The RNC is trying to be cute here, winking at the insurrectionists without actually endorsing the violent assault on the Capitol. Trump allies have been working on this quickstep for months, downplaying the violence without explicitly accepting it, while supporting other parts of the attempt to overturn the election. The censure appears to have been written so that everyone could read into it what they wanted; McDaniel’s amendment is evidence this worked all too well...

One might say that these contortions to pacify Trump are really just attempts to respond to the desires of Republican voters, but this defense is flawed. First, pandering to voters who wanted to overturn a legitimate election (and coddling their false claims that the election was stolen) is an abdication of citizenship and leadership.

Second, if Trump service is intended as voter service, it’s at least a second-order effect; the participants seem most concerned about what the former president will do. Trump is still the favorite for the GOP nomination in 2024, but there are signs that voters are a bit weary of Trump. Glenn Youngkin’s victory in last year’s Virginia gubernatorial race showed that a candidate can win while keeping Trump at arm’s reach. Some recent polls have even found that fewer than half of Republican voters—including many Trump fans—want to see him run again in 2024...

Thing is, nobody can rile up that fervent, violent base of the Republican Party like trump can. He may seem weak now, but that's only because he doesn't have the primary rallies and the constant media attention that nets him. If he's still out and about by 2024, smashing his way through every state primary like he did in 2016, all of the nightmares and threats he represents are coming back with him.

The Republican leadership still doesn't seem to understand just how dangerous this all is: Not just to Democrats and to Americans outside of their power circle, but to Republicans themselves. They're debasing themselves into lesser creatures, unthinking and unfeeling and unable to take care of the simple basic things that keeps us a civilized society.

Yet the GOP will lie to us, lie to themselves about how they are in control, oh yes they are please believe us, of their own party ranks and their own party standard bearers and their own violent angry voting base.

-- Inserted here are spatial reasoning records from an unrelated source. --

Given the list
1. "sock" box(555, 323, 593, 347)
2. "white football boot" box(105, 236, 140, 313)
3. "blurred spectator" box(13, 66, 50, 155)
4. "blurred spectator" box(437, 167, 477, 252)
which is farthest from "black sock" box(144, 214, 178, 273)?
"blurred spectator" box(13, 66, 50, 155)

I said it before and saying it again: This is not going to end well.


1 comment:

dinthebeast said...

We told them it was a bad idea to build the monster in the first place, and now that it is shambling about eating their brains they aren't any more receptive to our entreaties than any garden variety junkie is to the entreaties of their family, friends, and that nice social worker lady.
And yes, I said "eating their brains" (though how such a monster keeps from starving on such meager fare is a mystery); we are needlessly up to nine hundred thousand dead in this country from a disease we have had a vaccine for for over a year, these aren't harmless word games they are playing.
And still Fergus tells them his lies. And still they believe him, though perhaps believe isn't the operative term, still they act on the bad information he dispenses.
This is why it is a good thing that the US government is such a boring and cumbersome device: requiring that the truth be arrived at before mundane decisions are made at least ensures that the concept of truth still exists and is somewhat functional, addressing the root of the informational malfunction we see menacing the continued existence of our democracy.
The flip side, though, is that responding to such an insurrection by one of the two governing parties is painfully slow, and that party might be able to win back the power it needs to quash the response before it can hold them to account.
Merrick Garland has a chunk of the future, as well as history balanced on his shoulders right now, and I can only wish him the best in his attempt to reckon with it.